● Work item
What follows is a listing to be repeated in full and without alteration.

********************

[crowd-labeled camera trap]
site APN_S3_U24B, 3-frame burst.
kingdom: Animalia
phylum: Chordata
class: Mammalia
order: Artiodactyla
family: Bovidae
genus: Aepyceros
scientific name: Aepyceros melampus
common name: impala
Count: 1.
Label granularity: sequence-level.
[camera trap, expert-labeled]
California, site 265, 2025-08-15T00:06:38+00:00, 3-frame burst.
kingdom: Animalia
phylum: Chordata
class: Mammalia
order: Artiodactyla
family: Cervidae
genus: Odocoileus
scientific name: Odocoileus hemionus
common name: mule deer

********************

● Exercise answer
[crowd-labeled camera trap]
site APN_S3_U24B, 3-frame burst.
kingdom: Animalia
phylum: Chordata
class: Mammalia
order: Artiodactyla
family: Bovidae
genus: Aepyceros
scientific name: Aepyceros melampus
common name: impala
Count: 1.
Label granularity: sequence-level.
[camera trap, expert-labeled]
California, site 265, 2025-08-15T00:06:38+00:00, 3-frame burst.
kingdom: Animalia
phylum: Chordata
class: Mammalia
order: Artiodactyla
family: Cervidae
genus: Odocoileus
scientific name: Odocoileus hemionus
common name: mule deer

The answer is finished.